## CONSIGNA 1:
Según el fragmento que aparece más abajo, ¿en qué se había gastado el papá el dinero de los libros cuando era niño?

## FRAGMENTO DEL TEXTO:
* * * * *
Después de un viaje de estos hace unos meses, una amiga le contó a mi papá que venía detrás de nosotros en la línea de carros y que no podía con la curiosidad de saber qué es lo que veníamos platicando porque sólo alcanzaba a vernos atacados de la risa todo el camino.

-Alguna de mis pendejadas le vendría platicando a la Marcela- contestó Don Moncho.

Entonces me reí otra vez, afianzando mi facilrisencia, como esa vez en que yo tenía veintitantos y mi papá jugaba a que me regañaba en una tienda enfrente de todas las miradas inquisidoras, o aquella en que sacó de su ronco pecho su famoso estribillo “Dicen de mí, que yo he sido un libro abiertoooooo…” en un paseo por alguna calle concurrida, o las decenas de refranes que convierte con su lenguaje elegante, como aquél que dice: “Crustáceo que pernocta, es arrastrado violentamente hacia las profundidades marinas” (o sea, “Camarón que se duerme, se lo lleva la corriente”) o, por su puesto, las anécdotas que nos cuenta cuando era niño, como aquella vez en que le hablaron de la escuela a mi abuela para decirle que habían reunido entre todos una pequeña cantidad para ayudarlos en sus dificultades económicas, porque se habían enterado por Fernandito que no compraba sus libros por falta de dinero… dinero que por su puesto mi papá se había gastado en caramelos.
* * * * *
## DATOS REGISTRADOS:
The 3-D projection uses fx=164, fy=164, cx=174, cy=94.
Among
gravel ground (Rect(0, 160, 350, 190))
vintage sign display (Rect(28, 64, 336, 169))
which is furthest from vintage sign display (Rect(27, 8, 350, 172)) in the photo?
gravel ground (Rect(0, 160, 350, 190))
* * * * *
## CONSIGNA 2:
Por favor, transcribe sin cambios todas las líneas de los registros anteriores.

## SOLUCIÓN DE LA TAREA 1:
En caramelos.

## SOLUCIÓN DE LA TAREA 2:
The 3-D projection uses fx=164, fy=164, cx=174, cy=94.
Among
gravel ground (Rect(0, 160, 350, 190))
vintage sign display (Rect(28, 64, 336, 169))
which is furthest from vintage sign display (Rect(27, 8, 350, 172)) in the photo?
gravel ground (Rect(0, 160, 350, 190))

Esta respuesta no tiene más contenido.